4-H in Action
Watch the Kids Grow
By Anjali Ashtaputre
On June 30, 2014, elementary school kids from San Mateo, Redwood City, East Palo Alto, and Half Moon Bay gathered at Fair Oaks Elementary School in Redwood City, California, to build and learn how to care for mini gardens. Their teachers (teenage ambassadors from around the Bay Area) demonstrated how to plant pea and sunflower seeds, with hopes of sparking an interest in home gardens or even farms.
During the lesson, the kids learned the importance of how food is produced. One of these lessons was about photosynthesis, a never ending process by which plants make food and energy. This occurs when plants take water from the ground, carbon dioxide from the air, and energy from the sunlight to make glucose (sugar). Glucose is a food source for plants that allows them to grow and understanding the process of how it is made is important for the kids to understand to keep gardens growing.
The kids next learned how to build their mini gardens. This was a sight to behold because the kids were so enthusiastic to learn and to build them.
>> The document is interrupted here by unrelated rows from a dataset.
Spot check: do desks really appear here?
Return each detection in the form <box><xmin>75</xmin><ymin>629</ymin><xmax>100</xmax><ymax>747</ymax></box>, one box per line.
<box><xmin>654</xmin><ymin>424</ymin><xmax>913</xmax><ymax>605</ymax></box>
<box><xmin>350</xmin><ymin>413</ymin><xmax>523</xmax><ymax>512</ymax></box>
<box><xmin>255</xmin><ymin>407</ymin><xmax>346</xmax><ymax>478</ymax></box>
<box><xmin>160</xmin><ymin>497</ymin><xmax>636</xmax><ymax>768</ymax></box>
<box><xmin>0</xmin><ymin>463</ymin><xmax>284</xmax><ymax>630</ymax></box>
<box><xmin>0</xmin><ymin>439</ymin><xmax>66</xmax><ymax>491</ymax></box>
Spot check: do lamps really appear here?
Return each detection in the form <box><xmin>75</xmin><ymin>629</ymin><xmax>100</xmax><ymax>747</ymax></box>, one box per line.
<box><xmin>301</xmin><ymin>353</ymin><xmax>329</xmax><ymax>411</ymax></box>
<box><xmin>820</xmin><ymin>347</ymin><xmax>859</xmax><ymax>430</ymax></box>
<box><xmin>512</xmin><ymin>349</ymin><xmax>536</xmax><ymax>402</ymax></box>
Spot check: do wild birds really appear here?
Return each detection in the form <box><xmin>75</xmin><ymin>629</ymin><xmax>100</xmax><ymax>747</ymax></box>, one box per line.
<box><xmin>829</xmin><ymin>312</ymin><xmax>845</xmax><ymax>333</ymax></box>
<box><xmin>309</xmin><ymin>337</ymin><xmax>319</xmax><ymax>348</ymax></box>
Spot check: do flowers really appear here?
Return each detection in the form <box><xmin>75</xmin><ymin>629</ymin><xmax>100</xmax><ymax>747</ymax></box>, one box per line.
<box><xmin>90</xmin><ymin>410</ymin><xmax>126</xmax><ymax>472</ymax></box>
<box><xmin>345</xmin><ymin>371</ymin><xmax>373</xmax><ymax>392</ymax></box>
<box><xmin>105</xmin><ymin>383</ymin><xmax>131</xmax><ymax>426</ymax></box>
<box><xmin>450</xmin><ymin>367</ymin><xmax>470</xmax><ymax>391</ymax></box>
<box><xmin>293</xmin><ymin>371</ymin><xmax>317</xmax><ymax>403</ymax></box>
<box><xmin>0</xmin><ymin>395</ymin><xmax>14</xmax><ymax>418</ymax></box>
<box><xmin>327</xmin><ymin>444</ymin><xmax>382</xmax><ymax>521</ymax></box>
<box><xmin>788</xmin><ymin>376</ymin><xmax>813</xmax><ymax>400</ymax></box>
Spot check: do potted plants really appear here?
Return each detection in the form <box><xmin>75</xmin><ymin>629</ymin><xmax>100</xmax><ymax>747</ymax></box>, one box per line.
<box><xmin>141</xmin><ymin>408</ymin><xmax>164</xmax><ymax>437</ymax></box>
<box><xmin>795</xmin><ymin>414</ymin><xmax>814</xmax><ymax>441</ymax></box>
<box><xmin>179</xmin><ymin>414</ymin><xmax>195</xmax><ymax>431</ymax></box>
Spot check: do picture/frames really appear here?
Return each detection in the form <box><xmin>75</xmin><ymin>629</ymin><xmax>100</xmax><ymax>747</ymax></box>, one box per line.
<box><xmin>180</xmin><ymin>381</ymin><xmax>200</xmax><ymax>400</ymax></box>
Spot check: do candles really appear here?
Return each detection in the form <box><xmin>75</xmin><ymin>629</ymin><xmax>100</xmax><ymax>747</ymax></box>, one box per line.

The lesson also included Energized! (a game where kids tagged each other pretending that their hands were germs as a way to learn how fast they can be spread), seeing the existing school garden, and much more.
The school garden, revitalized by an ongoing UC Cooperative Extension 4-H project called Nutrition to Grow On (Energized!), revealed to the kids the potential they have to cultivating a thriving garden. Lorena, one of the organizers, emphasizes that the goal of this program is to teach kids about where their food comes from because “most of the kids don't know [this] and don't have access to healthy foods.” With this knowledge and with the experience of “cooking” the foods, she believes that they will more likely try foods they haven't eaten before.
By the end of the lesson, the kids enjoyed making their gardens and were eager for their plants to grow in their mini gardens. They appreciated that a garden can grow and that they can harvest foods unseen to them before.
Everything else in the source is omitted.